21. A system for providing communications network access transparently over an electrical network of a building, comprising:

two or more host units disposed inside the building, each host unit having a first interface and a second interface, each first interface being coupled to the communications network, each second interface being coupled to a respective electrical socket of the building, the respective electrical sockets being coupled to the electrical network of the building; and

one or more subscribers unit disposed inside the building, each subscriber unit having a first interface that is coupled to the electrical network,

wherein each subscriber unit is in communications with the communications network via the electrical network.

22. The system according to claim 21, wherein the system is used for apartment-based high speed communications over the electrical network of a multi-level building.

23. The system according to claim 21, wherein the first interface of each host unit is coupled to the communications network via a connection device.

24. A method for providing communications network access over an electrical network of a building, comprising the steps of:

(a) plugging a host unit to a first electrical socket of the building;

(b) coupling the first electrical socket of the building to the electrical network of the building;

(c) coupling a subscriber unit to the electrical network of the building;

(d) coupling the host unit to a communications network; and

(e) passing information between the communications network and the first subscriber unit via the electrical network of the building.

25. The method according to claim 24, wherein the step (e) includes the step of passing information, via the host unit, between the communications network and the first subscriber unit via the electrical network of the building.
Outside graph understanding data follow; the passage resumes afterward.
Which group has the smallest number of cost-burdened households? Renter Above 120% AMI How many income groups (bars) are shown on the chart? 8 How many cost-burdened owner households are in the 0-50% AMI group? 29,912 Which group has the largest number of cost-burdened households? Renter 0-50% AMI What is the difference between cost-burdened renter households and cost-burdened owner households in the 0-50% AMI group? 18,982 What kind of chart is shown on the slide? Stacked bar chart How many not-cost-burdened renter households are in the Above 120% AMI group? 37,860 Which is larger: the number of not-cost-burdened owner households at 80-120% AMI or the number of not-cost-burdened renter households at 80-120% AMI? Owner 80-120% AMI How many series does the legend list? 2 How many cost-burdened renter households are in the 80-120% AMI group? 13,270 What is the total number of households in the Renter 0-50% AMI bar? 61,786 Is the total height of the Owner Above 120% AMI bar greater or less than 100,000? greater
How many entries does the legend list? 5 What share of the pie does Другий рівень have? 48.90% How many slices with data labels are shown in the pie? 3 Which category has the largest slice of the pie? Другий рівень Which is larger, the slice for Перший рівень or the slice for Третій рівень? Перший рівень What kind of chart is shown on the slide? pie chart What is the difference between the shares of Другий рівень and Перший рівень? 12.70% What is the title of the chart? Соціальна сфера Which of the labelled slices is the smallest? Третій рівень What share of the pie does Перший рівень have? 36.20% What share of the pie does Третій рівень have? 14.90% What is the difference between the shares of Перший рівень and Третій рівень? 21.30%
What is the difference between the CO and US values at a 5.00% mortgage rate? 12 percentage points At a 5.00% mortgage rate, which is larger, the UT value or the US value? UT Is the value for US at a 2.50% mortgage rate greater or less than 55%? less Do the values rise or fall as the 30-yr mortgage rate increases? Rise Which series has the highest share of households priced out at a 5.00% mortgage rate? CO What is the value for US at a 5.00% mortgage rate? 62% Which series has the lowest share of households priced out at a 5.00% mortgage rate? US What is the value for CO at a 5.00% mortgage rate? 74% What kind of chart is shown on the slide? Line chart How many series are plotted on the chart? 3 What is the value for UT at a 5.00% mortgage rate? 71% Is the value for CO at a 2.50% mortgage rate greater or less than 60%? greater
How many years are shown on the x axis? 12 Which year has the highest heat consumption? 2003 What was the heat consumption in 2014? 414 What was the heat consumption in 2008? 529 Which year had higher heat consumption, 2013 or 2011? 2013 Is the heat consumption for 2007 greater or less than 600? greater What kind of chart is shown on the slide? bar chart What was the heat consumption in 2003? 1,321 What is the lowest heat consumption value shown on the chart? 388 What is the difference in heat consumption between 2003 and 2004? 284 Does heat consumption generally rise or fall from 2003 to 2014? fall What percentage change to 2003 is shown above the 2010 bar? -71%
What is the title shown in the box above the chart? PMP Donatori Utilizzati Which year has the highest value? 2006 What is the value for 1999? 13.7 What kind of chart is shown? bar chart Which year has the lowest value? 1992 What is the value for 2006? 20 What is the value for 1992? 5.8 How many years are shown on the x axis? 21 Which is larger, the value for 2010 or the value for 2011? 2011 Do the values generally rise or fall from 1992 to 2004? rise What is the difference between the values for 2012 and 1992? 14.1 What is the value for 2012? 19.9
26. The method according to claim 24, wherein the step (c) includes the step of plugging the subscriber unit into a second electrical socket that is coupled to the electrical network.

27. The method according to claim 24, further comprising the steps of:

(f) coupling another subscriber unit to the electrical network of the building; and

(g) passing information under control of the host unit between the subscriber unit of step (f) and the subscriber unit of step (c) via the electrical network.